Indeed, tech M&A values exceeded $1 trillion for the first time last year, a 60% increase on 2020, and SMB businesses are key targets for the giants of the sector.

Of the 616 acquisitions collectively made by the five big techs in the U.S. — Google, Apple, Facebook, Amazon and Microsoft — in recent years, 400 were SMB tech companies.

By their very nature, tech businesses can be ground-breaking and in many cases are bringing new and innovative solutions to market so when it comes to any merger or acquisition, the risks they present are wide ranging and can differ greatly to those of more traditional businesses.

These risks are not necessarily in physical assets but are often intangible and in many cases unique. 

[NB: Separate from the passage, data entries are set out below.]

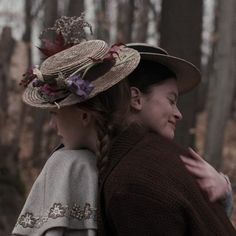 """""""True friends are always together in spirit. Montgomery, Anne of Green Gables Anne Shirley, Anne Auf Green Gables, Diana Barry, Gilbert And Anne, Anne White, Amybeth Mcnulty, Gilbert Blythe, Anne With An E, Cuthbert"""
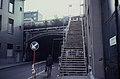 Tijdelijke noodtrap naar het zijperron in Antwerpen Centraal.jpg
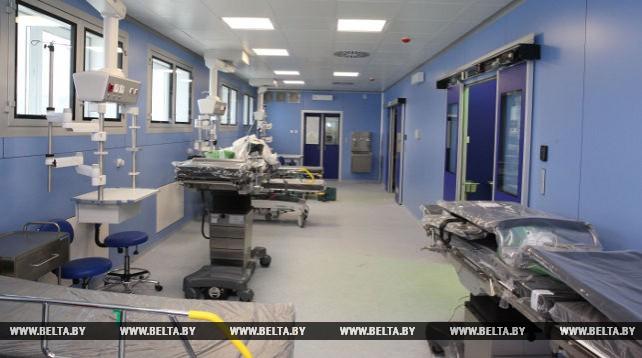 В новом операционном корпусе Могилевского онкодиспансера приступили к монтажу медоборудования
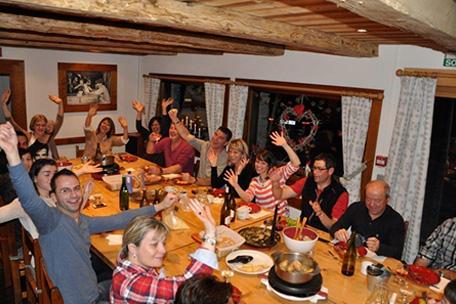 Chalet pour anniversaire chalet de l 39 armanaz for Repas pour soiree entre amis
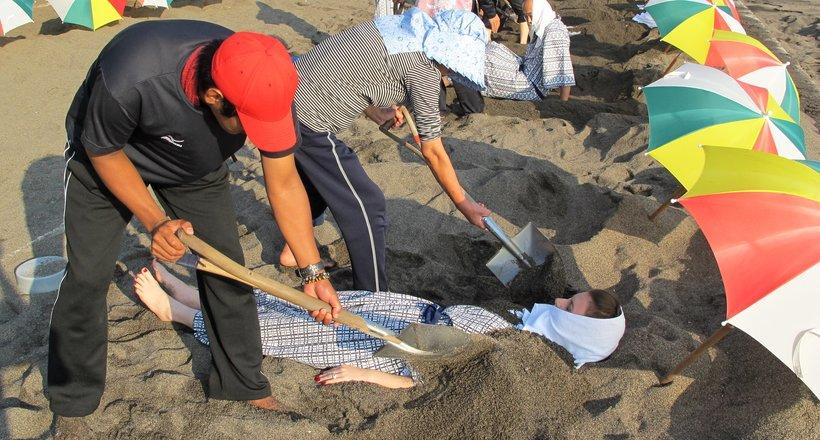 Зачем японцы закапывают туристов в песок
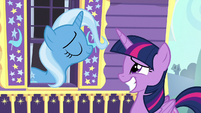 Twilight grinning uncomfortably at Trixie S6E25
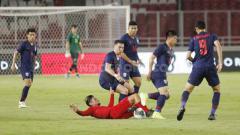 Indosport - Permainan Timnas Indonesia yang mengecewakan saat melawan Thailand membuat suporter menyorakkan kekecewaan ke PSSI.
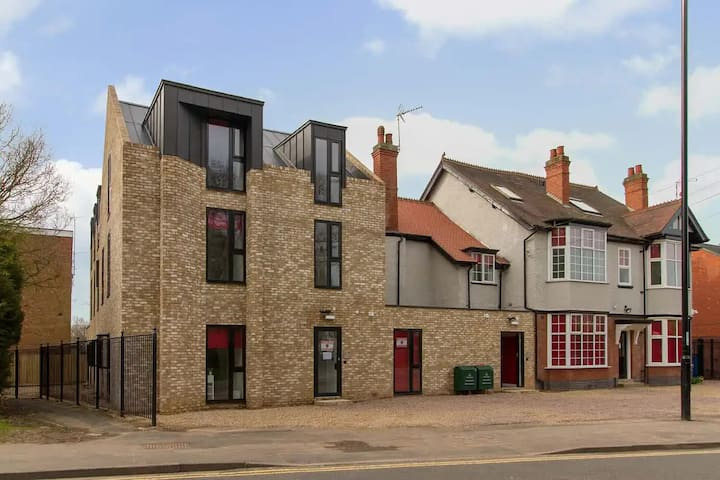 Student Only Property: Cosy Gold Shared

As in many other industry sectors, representation and warranty (R&W) insurance has become an increasingly important risk transfer mechanism within tech M&A — and in a sector that has heightened risks, R&W insurance is proving its value as one recent report states that claims are especially prevalent within the manufacturing and technology sectors.

With the report citing compliance with laws and intellectual property making up 16% and 7% of all claims, we’ve taken a closer look at the tech sector to identify the top three risk areas specifically within tech M&A deals. 

1) Intellectual Property (IP)

IP is often the most fundamental and valuable asset tech companies have.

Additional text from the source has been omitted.